Il est donc du devoir de l’état d’agir. Pourtant, le processus est manifestement très pénible et exempt de tout sentiment d’urgence. Le plus grand problème, c’est que les décisions politiques sont beaucoup trop peu animées par la science. Il est prouvé qu’un étiquetage universel simple, qui compare tous les produits, peut résoudre le problème. Le système de feux de signalisation illustre à merveille cette mesure. Les produits sains se voient pourvus d’un label vert, les produits moyens d’un symbole orange et les produits mauvais pour la santé d’un rouge. On étudie l’impact total du produit sur la santé et non une composante en particulier ou une catégorie. Évidemment, tout cela ne se fait pas tout seul et l’instauration d’un tel système doit s’accompagner d’une campagne d’informations approfondie pour sensibiliser le consommateur aux dangers de la mauvaise alimentation et à l’information fournie par ce label.

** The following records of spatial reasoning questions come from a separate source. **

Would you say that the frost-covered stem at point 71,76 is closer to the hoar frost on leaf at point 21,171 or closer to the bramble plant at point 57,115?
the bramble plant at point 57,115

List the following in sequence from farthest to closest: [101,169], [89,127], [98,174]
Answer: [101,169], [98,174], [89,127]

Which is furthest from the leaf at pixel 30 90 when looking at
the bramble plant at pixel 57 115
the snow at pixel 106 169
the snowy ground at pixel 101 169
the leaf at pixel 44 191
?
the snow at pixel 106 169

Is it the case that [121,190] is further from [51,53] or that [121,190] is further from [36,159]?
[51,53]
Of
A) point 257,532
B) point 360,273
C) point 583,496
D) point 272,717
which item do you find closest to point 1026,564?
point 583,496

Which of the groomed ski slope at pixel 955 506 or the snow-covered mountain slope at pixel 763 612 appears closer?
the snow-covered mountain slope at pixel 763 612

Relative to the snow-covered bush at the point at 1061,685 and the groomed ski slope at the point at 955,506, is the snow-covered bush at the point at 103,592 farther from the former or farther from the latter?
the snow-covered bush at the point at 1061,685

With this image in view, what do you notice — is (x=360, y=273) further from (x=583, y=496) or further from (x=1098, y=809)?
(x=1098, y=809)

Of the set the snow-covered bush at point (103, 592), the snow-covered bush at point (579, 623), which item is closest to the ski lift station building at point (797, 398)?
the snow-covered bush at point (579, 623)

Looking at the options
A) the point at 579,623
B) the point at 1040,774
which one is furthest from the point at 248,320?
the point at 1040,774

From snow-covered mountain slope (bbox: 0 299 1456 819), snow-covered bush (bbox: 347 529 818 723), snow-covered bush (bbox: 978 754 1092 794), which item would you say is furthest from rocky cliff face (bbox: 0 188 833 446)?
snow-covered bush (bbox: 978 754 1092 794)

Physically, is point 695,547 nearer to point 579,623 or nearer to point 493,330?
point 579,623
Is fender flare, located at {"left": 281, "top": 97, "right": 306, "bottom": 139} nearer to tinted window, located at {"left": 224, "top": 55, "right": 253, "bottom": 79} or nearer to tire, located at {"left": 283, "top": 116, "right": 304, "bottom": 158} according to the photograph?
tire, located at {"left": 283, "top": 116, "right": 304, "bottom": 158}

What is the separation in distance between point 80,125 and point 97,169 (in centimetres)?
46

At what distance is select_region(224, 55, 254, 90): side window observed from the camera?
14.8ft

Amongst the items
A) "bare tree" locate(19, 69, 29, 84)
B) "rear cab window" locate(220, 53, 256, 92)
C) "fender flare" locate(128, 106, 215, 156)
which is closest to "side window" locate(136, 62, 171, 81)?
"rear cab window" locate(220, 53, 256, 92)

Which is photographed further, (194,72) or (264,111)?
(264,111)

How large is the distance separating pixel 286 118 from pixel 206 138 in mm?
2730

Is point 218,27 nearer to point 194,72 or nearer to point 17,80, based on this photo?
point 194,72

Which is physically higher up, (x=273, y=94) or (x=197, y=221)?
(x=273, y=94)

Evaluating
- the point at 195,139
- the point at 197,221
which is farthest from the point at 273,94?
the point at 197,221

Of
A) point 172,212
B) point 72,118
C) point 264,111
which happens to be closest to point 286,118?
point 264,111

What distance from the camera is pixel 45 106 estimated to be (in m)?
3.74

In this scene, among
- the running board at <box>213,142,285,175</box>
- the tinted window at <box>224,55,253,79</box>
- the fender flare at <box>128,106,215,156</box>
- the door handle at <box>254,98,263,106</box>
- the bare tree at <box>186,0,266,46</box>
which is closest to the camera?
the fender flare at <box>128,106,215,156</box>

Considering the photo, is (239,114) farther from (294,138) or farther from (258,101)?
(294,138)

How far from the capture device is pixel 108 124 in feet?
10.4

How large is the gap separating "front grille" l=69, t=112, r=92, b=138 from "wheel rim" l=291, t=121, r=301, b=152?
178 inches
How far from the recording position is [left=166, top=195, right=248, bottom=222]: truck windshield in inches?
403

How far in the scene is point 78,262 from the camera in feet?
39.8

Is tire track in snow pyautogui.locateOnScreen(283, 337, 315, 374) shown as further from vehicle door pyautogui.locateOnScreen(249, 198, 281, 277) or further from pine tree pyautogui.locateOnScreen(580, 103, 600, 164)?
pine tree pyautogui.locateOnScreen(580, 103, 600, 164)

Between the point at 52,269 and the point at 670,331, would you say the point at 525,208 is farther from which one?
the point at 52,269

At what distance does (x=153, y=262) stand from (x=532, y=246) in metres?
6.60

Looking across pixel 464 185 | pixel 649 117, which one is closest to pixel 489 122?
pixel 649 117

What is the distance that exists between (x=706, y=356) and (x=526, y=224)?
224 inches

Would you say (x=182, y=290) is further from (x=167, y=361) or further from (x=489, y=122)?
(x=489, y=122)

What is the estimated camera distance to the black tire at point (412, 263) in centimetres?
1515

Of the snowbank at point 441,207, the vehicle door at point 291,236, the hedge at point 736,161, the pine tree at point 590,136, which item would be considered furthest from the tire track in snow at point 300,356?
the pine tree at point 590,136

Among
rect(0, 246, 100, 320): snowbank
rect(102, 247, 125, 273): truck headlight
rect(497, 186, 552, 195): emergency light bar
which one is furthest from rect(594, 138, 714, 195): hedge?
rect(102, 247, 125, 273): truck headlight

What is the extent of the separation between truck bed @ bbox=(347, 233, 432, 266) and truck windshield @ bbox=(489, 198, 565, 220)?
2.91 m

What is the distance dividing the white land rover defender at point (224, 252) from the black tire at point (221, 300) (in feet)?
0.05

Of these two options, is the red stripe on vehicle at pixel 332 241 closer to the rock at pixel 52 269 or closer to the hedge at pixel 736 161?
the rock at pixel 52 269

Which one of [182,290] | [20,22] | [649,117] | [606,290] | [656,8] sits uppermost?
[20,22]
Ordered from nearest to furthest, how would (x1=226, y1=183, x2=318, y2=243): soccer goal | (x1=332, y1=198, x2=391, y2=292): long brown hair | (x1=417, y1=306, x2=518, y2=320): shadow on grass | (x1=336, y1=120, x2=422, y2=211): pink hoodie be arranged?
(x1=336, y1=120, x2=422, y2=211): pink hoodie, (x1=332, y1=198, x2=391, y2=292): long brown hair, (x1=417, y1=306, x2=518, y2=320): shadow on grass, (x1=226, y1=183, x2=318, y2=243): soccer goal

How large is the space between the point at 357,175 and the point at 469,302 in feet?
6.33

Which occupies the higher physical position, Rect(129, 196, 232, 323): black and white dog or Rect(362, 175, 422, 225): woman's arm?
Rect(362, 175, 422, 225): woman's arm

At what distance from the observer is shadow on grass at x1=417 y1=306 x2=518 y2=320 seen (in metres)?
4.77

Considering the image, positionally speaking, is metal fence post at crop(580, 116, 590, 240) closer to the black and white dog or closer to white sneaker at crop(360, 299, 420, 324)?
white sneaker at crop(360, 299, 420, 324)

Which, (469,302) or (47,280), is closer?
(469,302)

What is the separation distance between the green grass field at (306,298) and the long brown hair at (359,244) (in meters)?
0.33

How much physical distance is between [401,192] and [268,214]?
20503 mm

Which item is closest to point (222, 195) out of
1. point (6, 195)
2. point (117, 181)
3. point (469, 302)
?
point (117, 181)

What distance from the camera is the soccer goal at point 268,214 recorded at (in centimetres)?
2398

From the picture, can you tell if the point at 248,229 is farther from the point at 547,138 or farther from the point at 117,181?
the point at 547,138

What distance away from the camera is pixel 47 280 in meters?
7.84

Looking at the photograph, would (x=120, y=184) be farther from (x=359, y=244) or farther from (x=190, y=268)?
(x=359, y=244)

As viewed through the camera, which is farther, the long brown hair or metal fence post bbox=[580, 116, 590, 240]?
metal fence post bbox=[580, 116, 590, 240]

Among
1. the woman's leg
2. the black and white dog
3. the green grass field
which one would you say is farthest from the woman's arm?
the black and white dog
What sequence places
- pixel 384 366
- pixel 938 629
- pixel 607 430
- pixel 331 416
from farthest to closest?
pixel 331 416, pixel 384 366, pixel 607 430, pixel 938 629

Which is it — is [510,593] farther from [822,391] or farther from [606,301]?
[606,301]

Comme beaucoup de produits traités se verraient apposer un label rouge, l’industrie est fort opposée à cette idée. En 2010, la Commission européenne avait déjà projeté d’instaurer un système de feux de signalisation, mais le lobby alimentaire a dépensé plus d’un milliard d’euros pour éviter cette réglementation.

En Belgique non plus, les responsables politiques n’ont pas trouvé de réponse pour maîtriser les maladies de civilisation. On a une taxe soda molle qui alimente les caisses de l’état, mais qui n’exerce aucun effet bénéfique sur la santé. Pourtant, nos politiques se rendent compte du problème. Ces dernières semaines, la majorité a discuté de l’étiquetage au parlement fédéral, mais là encore c’est l’industrie qui influence le législateur. À nouveau, on n’a pas accordé d’attention au système des feux de signalisation et la réglementation semble inutile, ce qui n’a rien d’étonnant quand on étudie les relations intimes entre la majorité actuelle, la ligue des paysans, l’Office flamand d’Agro-Marketing (VLAM) et la FEVIA.

Pourtant, l’étude de Testachat démontre clairement qu’il ne faut pas compter sur la bonne volonté de l’industrie alimentaire. Le consommateur a droit à une information claire et simple sur ses emballages. Il est grand temps que les politiques agissent.